Harper’s New Canada, Omar Khadr, and the wrong side of the law
I haven’t discussed Omar Khadr since video of his “interrogation” by the Canadian Security Intelligence Service at the Guantanamo prison camp was released by his lawyers.
Partly, this is because I’m not sure what to say about it. Surely, the video isn’t an accurate portrayal of Mr. Khadr’s illegal kidnapping and torture. The dismissive and ignorant joking of a CSIS operative (”No snow in Cuba, eh?”) is no doubt a poor representation of his abuse at the hands of US state-terror and its Canadian accomplices. Despite the juvenile character of the interrogators, it remains deeply disturbing. Khadr can be heard pulling his hair and clothes and repeating — depending on where you read it — either “kill me” or “help me”, while calling for his mother in Arabic.

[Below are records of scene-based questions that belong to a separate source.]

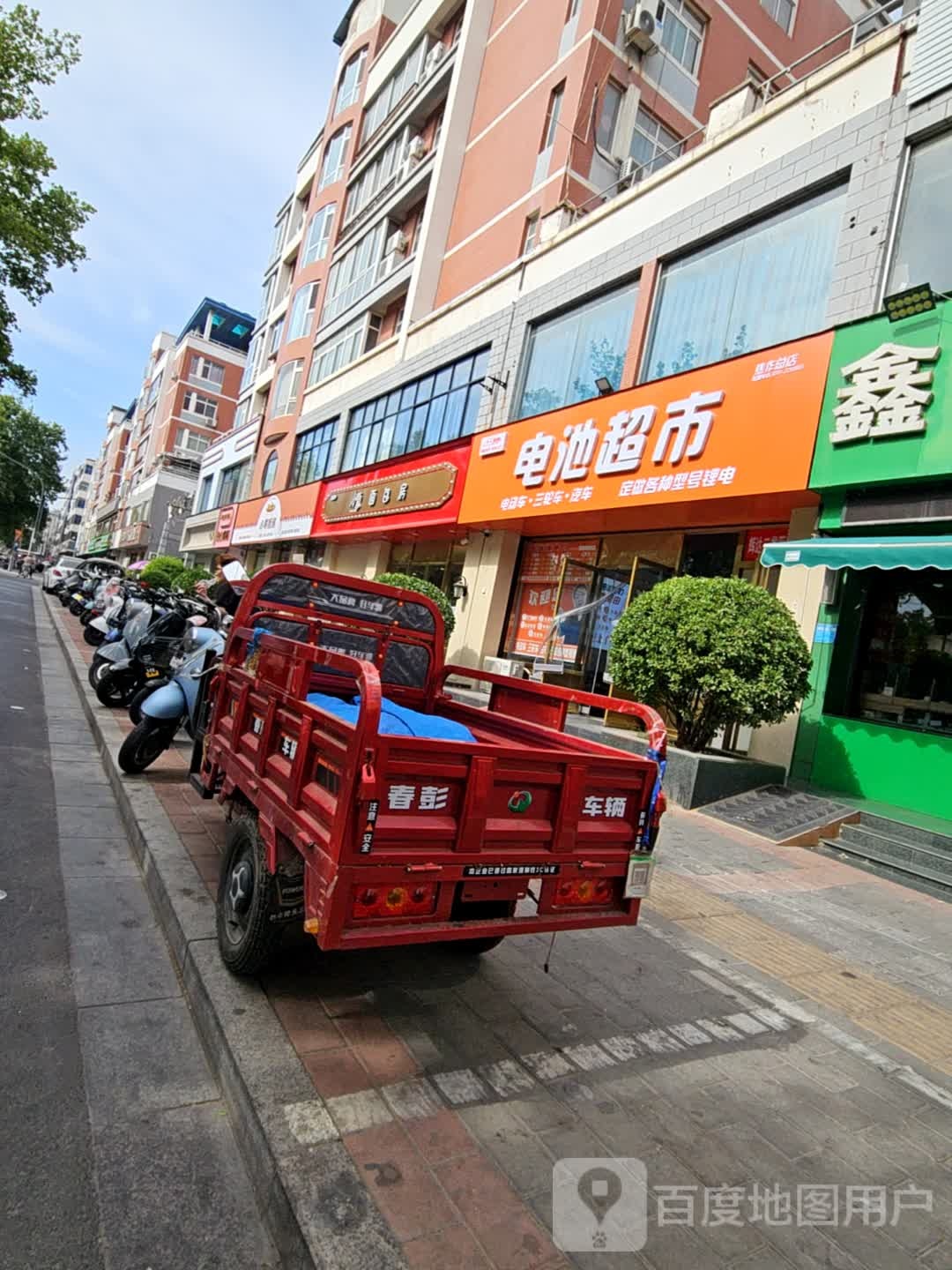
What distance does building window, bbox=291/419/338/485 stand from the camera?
24.0 meters

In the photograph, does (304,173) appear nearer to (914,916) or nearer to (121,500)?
(914,916)

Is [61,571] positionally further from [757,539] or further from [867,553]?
[867,553]

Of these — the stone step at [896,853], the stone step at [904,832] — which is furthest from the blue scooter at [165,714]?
the stone step at [904,832]

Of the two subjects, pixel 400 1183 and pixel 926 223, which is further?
pixel 926 223

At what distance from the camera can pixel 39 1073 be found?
236cm

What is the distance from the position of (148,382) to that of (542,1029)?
77292 mm

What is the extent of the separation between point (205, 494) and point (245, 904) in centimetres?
4042

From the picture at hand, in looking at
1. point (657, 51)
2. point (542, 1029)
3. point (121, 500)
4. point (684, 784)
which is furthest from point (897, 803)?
point (121, 500)

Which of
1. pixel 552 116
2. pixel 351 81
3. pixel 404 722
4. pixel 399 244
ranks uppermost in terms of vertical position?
pixel 351 81

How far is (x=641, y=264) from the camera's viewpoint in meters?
12.0

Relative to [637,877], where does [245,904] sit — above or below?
below

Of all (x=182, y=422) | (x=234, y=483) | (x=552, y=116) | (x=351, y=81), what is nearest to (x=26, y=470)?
(x=182, y=422)

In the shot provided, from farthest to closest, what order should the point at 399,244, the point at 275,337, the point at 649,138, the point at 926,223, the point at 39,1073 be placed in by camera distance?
the point at 275,337
the point at 399,244
the point at 649,138
the point at 926,223
the point at 39,1073

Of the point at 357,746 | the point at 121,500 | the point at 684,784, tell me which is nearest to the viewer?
the point at 357,746
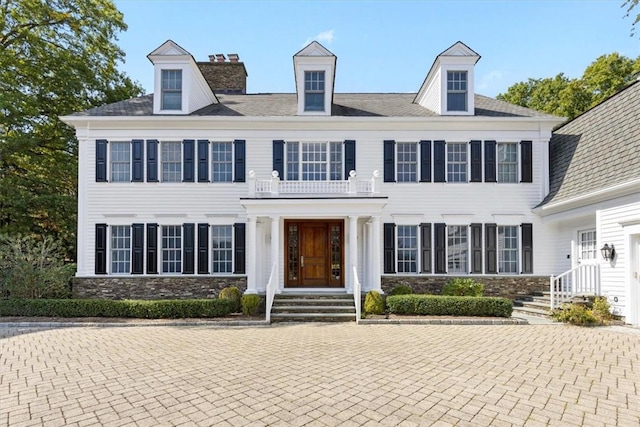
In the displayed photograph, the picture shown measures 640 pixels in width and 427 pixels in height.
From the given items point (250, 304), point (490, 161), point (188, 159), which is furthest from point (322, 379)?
point (490, 161)

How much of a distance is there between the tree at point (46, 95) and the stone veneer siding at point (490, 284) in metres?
14.9

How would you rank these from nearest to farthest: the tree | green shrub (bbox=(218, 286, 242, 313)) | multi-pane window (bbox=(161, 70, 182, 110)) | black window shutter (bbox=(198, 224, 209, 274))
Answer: green shrub (bbox=(218, 286, 242, 313)) < black window shutter (bbox=(198, 224, 209, 274)) < multi-pane window (bbox=(161, 70, 182, 110)) < the tree

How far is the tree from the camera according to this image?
17156 millimetres

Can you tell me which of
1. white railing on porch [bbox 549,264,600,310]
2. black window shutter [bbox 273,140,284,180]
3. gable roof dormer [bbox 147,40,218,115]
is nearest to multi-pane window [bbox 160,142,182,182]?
gable roof dormer [bbox 147,40,218,115]

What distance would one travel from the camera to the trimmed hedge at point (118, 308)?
12.2 m

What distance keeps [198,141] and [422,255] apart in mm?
9929

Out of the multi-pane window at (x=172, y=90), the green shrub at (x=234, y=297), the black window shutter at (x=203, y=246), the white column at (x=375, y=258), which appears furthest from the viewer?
the multi-pane window at (x=172, y=90)

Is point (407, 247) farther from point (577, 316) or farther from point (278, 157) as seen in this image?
point (278, 157)

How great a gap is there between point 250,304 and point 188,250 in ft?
13.3

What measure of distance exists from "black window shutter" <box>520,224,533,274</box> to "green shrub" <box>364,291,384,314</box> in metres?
6.53

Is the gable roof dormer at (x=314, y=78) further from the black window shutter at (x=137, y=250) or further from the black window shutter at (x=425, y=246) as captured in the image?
the black window shutter at (x=137, y=250)

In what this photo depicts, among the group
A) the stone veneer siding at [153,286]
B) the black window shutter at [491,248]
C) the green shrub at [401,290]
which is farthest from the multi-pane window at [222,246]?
the black window shutter at [491,248]

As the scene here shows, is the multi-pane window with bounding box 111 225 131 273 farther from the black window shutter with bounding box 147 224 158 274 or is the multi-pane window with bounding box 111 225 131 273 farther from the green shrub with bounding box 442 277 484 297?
the green shrub with bounding box 442 277 484 297

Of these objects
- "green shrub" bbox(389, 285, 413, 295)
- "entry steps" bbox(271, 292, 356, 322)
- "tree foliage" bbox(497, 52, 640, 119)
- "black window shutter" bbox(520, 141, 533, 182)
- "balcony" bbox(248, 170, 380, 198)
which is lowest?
"entry steps" bbox(271, 292, 356, 322)
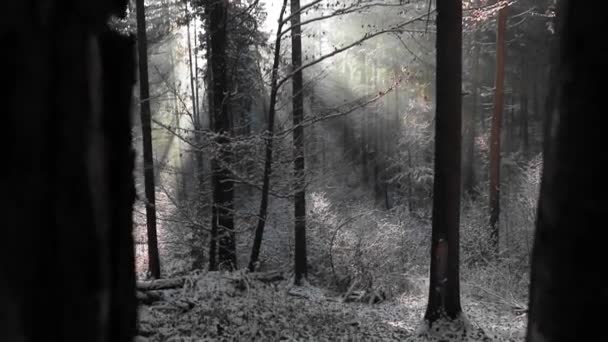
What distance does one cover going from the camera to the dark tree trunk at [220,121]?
9562mm

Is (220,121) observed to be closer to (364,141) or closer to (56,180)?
(56,180)

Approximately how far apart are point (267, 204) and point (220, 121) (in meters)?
2.20

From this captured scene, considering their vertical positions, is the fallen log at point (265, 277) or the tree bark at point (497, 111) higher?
the tree bark at point (497, 111)

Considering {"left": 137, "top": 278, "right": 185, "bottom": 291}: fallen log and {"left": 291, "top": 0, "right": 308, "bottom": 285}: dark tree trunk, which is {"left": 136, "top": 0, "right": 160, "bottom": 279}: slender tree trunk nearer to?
{"left": 137, "top": 278, "right": 185, "bottom": 291}: fallen log

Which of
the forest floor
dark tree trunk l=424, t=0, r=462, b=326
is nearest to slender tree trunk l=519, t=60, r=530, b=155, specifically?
the forest floor

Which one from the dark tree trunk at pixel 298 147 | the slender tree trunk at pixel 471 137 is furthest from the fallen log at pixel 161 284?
the slender tree trunk at pixel 471 137

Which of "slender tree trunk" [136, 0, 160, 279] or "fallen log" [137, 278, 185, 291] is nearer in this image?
"fallen log" [137, 278, 185, 291]

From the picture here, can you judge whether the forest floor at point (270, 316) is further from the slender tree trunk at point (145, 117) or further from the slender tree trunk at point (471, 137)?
the slender tree trunk at point (471, 137)

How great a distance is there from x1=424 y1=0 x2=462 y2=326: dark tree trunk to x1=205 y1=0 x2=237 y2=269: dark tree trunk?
14.2 ft

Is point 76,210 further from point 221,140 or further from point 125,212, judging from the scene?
point 221,140

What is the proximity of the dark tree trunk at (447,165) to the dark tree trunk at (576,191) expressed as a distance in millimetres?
7098

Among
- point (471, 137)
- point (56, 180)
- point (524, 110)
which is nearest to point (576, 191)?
point (56, 180)

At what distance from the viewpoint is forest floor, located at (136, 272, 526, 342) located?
5.94 m

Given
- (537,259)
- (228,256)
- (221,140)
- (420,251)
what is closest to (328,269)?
(420,251)
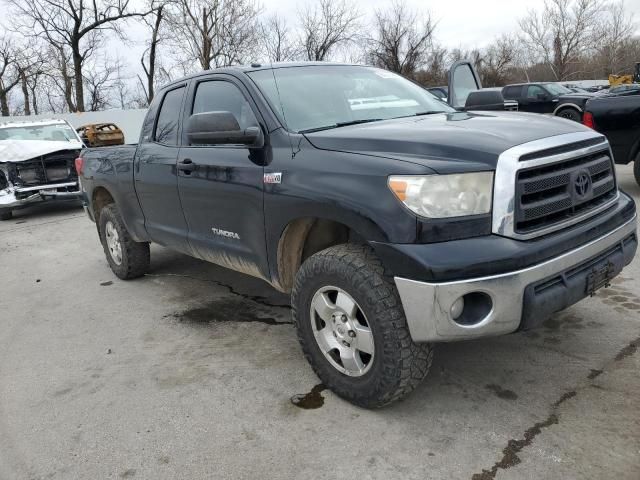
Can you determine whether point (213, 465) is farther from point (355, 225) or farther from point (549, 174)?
point (549, 174)

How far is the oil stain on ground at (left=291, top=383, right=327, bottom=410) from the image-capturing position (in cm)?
304

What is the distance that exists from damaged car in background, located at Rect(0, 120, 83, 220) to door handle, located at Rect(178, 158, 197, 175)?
720 cm

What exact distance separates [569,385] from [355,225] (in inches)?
58.2

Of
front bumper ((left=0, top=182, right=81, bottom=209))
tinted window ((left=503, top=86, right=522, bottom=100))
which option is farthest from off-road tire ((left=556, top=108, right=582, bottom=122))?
front bumper ((left=0, top=182, right=81, bottom=209))

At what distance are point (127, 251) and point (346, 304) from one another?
3349 millimetres

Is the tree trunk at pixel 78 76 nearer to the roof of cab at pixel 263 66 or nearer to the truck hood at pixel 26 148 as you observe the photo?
the truck hood at pixel 26 148

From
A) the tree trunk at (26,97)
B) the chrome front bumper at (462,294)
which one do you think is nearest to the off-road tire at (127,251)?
the chrome front bumper at (462,294)

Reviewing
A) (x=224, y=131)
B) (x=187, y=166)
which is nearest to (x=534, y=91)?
(x=187, y=166)

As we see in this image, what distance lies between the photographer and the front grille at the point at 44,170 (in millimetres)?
10062

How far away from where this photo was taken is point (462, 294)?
240 cm

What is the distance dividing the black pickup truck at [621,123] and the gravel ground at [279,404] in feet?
11.3

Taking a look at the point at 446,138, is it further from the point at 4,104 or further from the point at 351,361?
the point at 4,104

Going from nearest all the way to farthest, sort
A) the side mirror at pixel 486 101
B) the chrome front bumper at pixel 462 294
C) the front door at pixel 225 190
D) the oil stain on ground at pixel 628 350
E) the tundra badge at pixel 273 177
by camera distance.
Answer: the chrome front bumper at pixel 462 294 < the tundra badge at pixel 273 177 < the oil stain on ground at pixel 628 350 < the front door at pixel 225 190 < the side mirror at pixel 486 101

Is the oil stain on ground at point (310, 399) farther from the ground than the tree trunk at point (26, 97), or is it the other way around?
the tree trunk at point (26, 97)
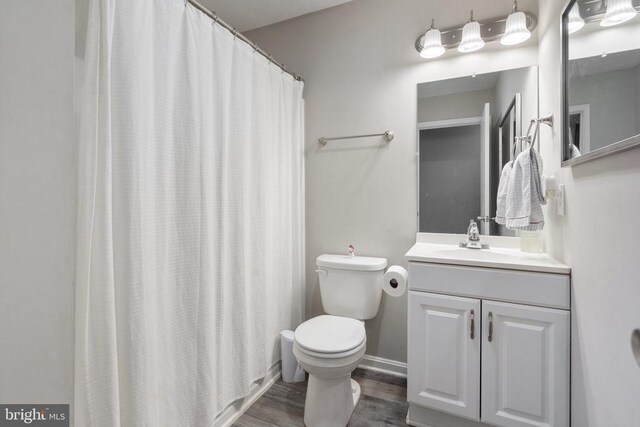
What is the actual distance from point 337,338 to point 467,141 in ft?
4.57

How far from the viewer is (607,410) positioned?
901 millimetres

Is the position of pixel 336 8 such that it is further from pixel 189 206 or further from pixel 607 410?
pixel 607 410

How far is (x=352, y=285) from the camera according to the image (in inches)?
74.0

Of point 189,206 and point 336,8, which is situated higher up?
point 336,8

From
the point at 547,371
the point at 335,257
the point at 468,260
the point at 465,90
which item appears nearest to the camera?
the point at 547,371

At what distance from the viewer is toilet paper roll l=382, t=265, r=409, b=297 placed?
1669 millimetres

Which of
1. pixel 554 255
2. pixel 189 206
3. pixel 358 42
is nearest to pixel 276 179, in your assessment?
pixel 189 206

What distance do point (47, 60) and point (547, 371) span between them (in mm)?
2029

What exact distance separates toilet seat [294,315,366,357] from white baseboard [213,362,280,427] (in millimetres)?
518

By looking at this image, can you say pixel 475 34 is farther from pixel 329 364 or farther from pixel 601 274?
pixel 329 364

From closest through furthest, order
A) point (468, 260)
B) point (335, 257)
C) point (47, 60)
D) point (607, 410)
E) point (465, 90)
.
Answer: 1. point (47, 60)
2. point (607, 410)
3. point (468, 260)
4. point (465, 90)
5. point (335, 257)

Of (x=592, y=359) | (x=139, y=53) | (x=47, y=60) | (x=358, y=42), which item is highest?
(x=358, y=42)

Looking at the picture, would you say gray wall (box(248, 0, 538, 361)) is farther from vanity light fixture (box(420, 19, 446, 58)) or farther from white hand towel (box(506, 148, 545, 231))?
white hand towel (box(506, 148, 545, 231))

He’s been subjected to abuse that is widely considered mental torture, according to international law and the US Army Field Manual. And even the US Supreme Court has ruled against its legality and authority in the Khadr case (Hamdan vs. Rumsefeld 2006, and Boumediene v. Bush 2008, and many others.) Now, Khadr is to be seen at a nonlegal show trial that the highest judicial arm in the US has rejected.
And for all our Conservative government’s hub-bub about treaty obligation and copyright law (WIPO and CDMCA), what about all the treaties we’ve signed in the last 110 years about human rights, the conduct of international justice, and the prosecution and abuse of children? For our Tories, treaties are meant to be broken, especially when asked to be broken by the Office of the US Trade Representative or the Vice-Presidents. International agreements are tossed around as play things by this government, and most often at the instruction of the US executive branch. And that’s not a nice crowd to be in, right now.
Back at home, the recorded experience of Omar Khadr, while rightfully upsetting many Canadians, has “emboldened” others to develop new justifications for the extrajudicial, trans-border abuse of minors. Dislike of the Khadr family is seen as reason enough to violate international law and abandon our principles of justice and the rights of children. As is our ignorantly used, so-called fear of “terror” — what essentially amounts to xenophobia and subservience to US neo-imperialism (see: Maher Arar). But, hey, we’re getting used to it.
And it’s not just world opinion and law we’re on the wrong side of, our minority Government even disagrees with the US Supreme Court. Harper dismisses the footage and any responsibility his astonishingly disgraceful government might have for it. “Where can we find justice for Khadr but in a widely disrespected and criminal US show trial?” he says. The aggregate of the US “war on terror”, is, frankly, the most disgusting and inhuman project we’ve allowed ourselves to be entangled with. The crimes to our south and across the world must be rejected and loudly denounced, not defended by the leader of a petty party concerned, supposedly, with justice.
In the illegal detention and abuse of Mr. Khadr, we see, perhaps, Mr. Harper’s idea of “justice.” And perhaps, as he says, we should “get used to it.”